§ **TASK OBJECTIVE**: In the listing below, copy word for word every line from the one containing "Sorted from farthest" through the one containing "pixel 784 261 →", including both of those lines.

___ RECORDS SUPPLIED ___

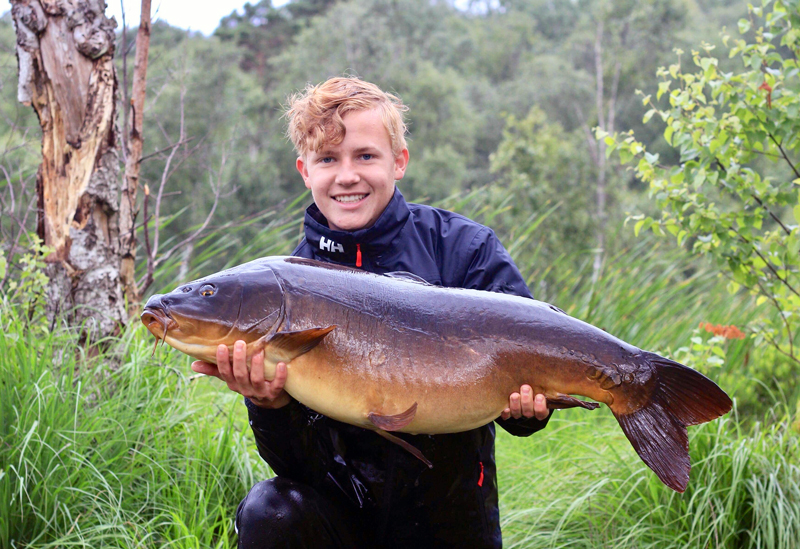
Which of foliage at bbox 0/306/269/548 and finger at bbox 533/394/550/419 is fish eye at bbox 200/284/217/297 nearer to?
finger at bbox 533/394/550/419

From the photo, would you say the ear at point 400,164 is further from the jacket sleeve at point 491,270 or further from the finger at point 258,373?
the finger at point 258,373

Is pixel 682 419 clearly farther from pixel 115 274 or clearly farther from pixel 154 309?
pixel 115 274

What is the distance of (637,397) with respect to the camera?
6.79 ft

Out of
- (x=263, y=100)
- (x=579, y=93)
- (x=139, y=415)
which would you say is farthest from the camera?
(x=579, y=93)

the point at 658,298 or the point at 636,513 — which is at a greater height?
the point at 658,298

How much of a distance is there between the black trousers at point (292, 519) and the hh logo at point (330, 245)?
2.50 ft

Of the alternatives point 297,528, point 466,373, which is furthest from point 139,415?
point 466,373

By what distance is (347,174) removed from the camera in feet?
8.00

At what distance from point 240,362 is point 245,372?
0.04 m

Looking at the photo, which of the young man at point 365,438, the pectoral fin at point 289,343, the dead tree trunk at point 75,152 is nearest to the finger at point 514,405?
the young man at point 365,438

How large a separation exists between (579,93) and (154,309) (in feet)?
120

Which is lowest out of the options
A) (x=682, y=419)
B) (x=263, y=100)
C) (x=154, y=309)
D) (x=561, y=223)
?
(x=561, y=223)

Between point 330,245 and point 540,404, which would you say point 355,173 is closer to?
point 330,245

___
___ RECORDS SUPPLIED ___

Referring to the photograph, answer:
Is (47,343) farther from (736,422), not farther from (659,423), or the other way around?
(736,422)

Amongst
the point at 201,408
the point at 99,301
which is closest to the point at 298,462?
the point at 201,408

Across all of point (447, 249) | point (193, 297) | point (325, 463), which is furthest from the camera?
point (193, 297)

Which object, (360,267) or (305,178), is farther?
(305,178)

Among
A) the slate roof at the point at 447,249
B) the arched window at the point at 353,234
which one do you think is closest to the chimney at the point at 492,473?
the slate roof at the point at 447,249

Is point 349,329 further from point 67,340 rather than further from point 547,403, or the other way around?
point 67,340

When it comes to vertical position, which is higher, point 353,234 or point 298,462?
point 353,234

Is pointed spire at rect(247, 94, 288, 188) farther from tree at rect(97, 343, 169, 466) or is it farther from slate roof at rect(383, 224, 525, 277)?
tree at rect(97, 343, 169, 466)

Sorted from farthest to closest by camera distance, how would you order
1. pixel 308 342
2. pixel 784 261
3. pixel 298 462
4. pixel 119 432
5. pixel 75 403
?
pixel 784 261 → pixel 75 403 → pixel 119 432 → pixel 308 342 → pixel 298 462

___
___ RECORDS SUPPLIED ___

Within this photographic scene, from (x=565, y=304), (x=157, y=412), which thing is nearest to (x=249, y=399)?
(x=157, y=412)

___

§ **RESULT**:
Sorted from farthest to closest by camera distance, how would you order
1. pixel 308 342
2. pixel 784 261
3. pixel 298 462
4. pixel 119 432
5. pixel 75 403
?
pixel 784 261 → pixel 75 403 → pixel 119 432 → pixel 308 342 → pixel 298 462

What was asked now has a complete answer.